# CONSIGNA A
Transcribe sin cambios el fragmento del texto sobre la carta al Niño que empieza con las palabras que contienen "Pero no importa, es" y termina con "pedirle tres cosas.".
# CONSIGNA B
Enumera todos los lugares que el texto sobre la carta al Niño menciona por su nombre.
# CONSIGNA C
Prosigue el texto sobre la carta al Niño a partir de su última oración.

Pero no importa, es diciembre y yo quise escribirle al Niño. Tengo los ojos un poco cansados ya, y las cejas entrecanas, y la frente en sombras algunos momentos y, con frecuencia, días amargos de desesperanza. Y no tengo ya la fe de mi madre, de Beatriz, no tengo ya la fe de mis mayores, pero quise pedirle al Niño, quise escribirle y pedirle tres cosas.
La primera, que cese en mi país la violencia de los hombres contra las niñas, las adolescentes y las mujeres. La violencia sexual, no otra. La segunda, que cese en mi país la violencia contra los indígenas, los líderes comunitarios y los hombres y mujeres que se han reincorporado. Y la tercera, que metan a la cárcel más oscura posible al criminal Benjamin Netanyahu y al criminal Vladimir Putin. A la prisión más honda y más helada y más oscura. Y que cese la violencia contra los niños, las niñas, las madres y los jóvenes inermes, en Gaza, Israel y Ucrania.
Esos fueron mis deseos. Son los que puse en la carta. Como tantas y tantas personas a través de los tiempos, llegando Navidad levanto sediento la cara al cielo. Ya no puedo orar, lo sé. Sé que nadie me escucha, pero a veces flaqueo, dudo, tiemblo y necesito la esperanza. Es que, de veras, somos nosotros, los seres humanos, los hombres y las mujeres andando sobre la tierra los que necesitamos crear a dios.

# DATOS SIN PROCESAR
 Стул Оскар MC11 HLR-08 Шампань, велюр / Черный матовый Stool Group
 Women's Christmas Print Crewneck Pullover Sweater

# RESPUESTA ESCRITA A
Pero no importa, es diciembre y yo quise escribirle al Niño. Tengo los ojos un poco cansados ya, y las cejas entrecanas, y la frente en sombras algunos momentos y, con frecuencia, días amargos de desesperanza. Y no tengo ya la fe de mi madre, de Beatriz, no tengo ya la fe de mis mayores, pero quise pedirle al Niño, quise escribirle y pedirle tres cosas.

# RESPUESTA ESCRITA B
Gaza, Israel, Ucrania

# RESPUESTA ESCRITA C
Estaba al tanto de eso que decían los marxistas antaño: “Cuando falla la práctica, surge la ideología”. Lo sabía muy bien. Pero me importó un bledo. Era diciembre y quería darme la licencia de creer, de tener la fe “del carbonero”, que cree sin razones, pruebas ni silogismos.
Nuestro presidente actúa con torpeza, con buena intención, pero con torpeza, y ensangrienta todavía más a su país. En otro orden de las cosas, un mandatario ordena a su ejército que invada a otro país y mate a miles y miles de civiles. Y otro ordena la muerte de 10.000 niños y sus madres y sus comunidades, para tomarse una venganza.
En verdad, este mundo está tan mal, que necesitamos ayuda divina. Así la pidamos sabiendo que no existe.